The remarks came after a top US intelligence official claimed that Chinese hackers continue to carry out "low-to moderate-level cyberattacks" that target US interests, ranging from national security information to sensitive economic data and intellectual property.
James Clapper, director of national intelligence, told the US Congress on Thursday that Washington should beef up efforts to raise the cost and risk for Chinese cyberespionage.
Recently, some US officials and organizations have been pressuring China by implying it is responsible for threats to cybersecurity.
"Some people on the US side should stop the groundless accusations against China," Hong said, noting that China is also the victim of cyberattacks.
He also called for dialogue and cooperation between Beijing and Washington to promote the establishment of a peaceful, secure, open and cooperative cyberspace.
Fu Mengzi, vice-president of the China Institutes of Contemporary International Relations, said Washington is putting pressure on China with the accusations ahead of President Xi Jinping's visit to the US this month.
"However, Washington should establish a sense of cooperation on this issue, instead of accusing Beijing with non-existent excuses," he said.
A poll released by the Pew Research Center on Wednesday found that among the variety of issues that US citizens see in relationship to China, cyberattacks from China ranked third.
Eighty-six percent of those surveyed listed it as "a somewhat or very serious concern".

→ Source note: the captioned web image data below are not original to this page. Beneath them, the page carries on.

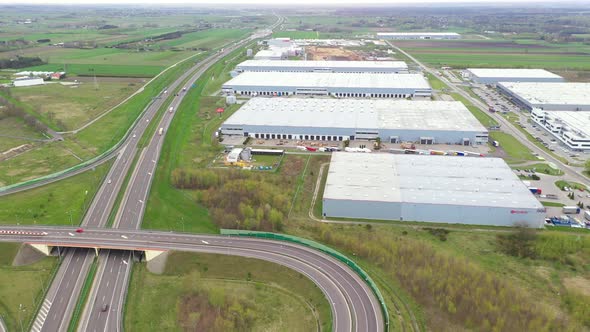 Aerial Shot of Industrial Warehouse Storage Building Loading Area where Many Trucks Are Loading Unlo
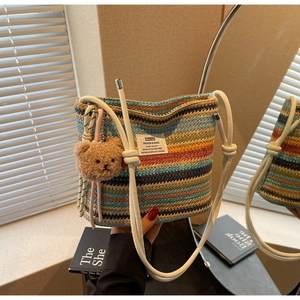Close-up of colorful woven bucket bag featuring vibrant stripes and plush bear charm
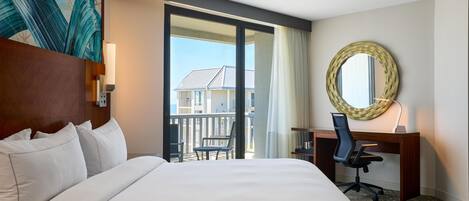 Hotelkamer met een groot bed, een bureau met stoel, een ronde spiegel en uitzicht op gebouwen door een glazen deur.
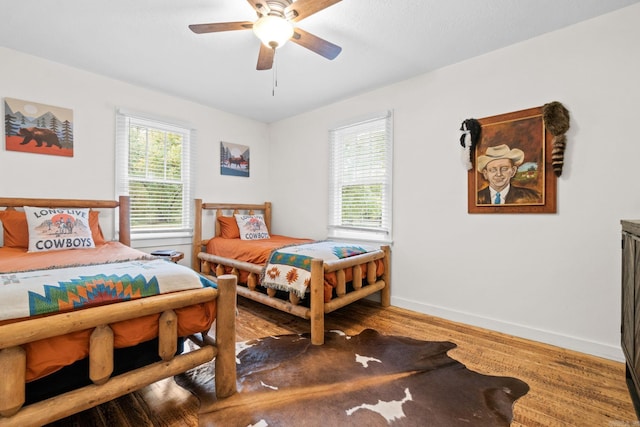 bedroom featuring hardwood / wood-style flooring and ceiling fan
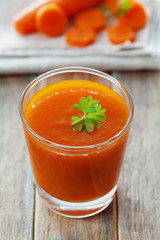 Fresh carrot juice in glass on wooden table, healthy vegetable drink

Tao Wenzhao, a senior researcher at the Institute of American Studies at the Chinese Academy of Social Sciences, said the key to relieving such worries and avoiding a war of words over cybersecurity is to set up a global mechanism that regulates the behavior of all countries.
"The Internet is growing so fast nowadays, but there is no certain mechanism that could govern its development. This requires concerted efforts from the international community," Tao said.
The two countries should step up communication and work together toward this goal, he said.
Meanwhile, the ministry spokesman also said at the news conference that preliminary verification showed that a Chinese citizen who has been missing abroad matches the description of a man reportedly held hostage by the Islamic State extremist group.
The IS announced in the latest issue of its English-language magazine that it held two hostages, one Chinese and one Norwegian, and it asked for unspecified ransom for their release.
"After learning about the situation, the Chinese departments concerned have launched an emergency response mechanism and started work in this regard," Hong said, reaffirming the Chinese government's opposition to any kind of violent attacks against innocent civilians.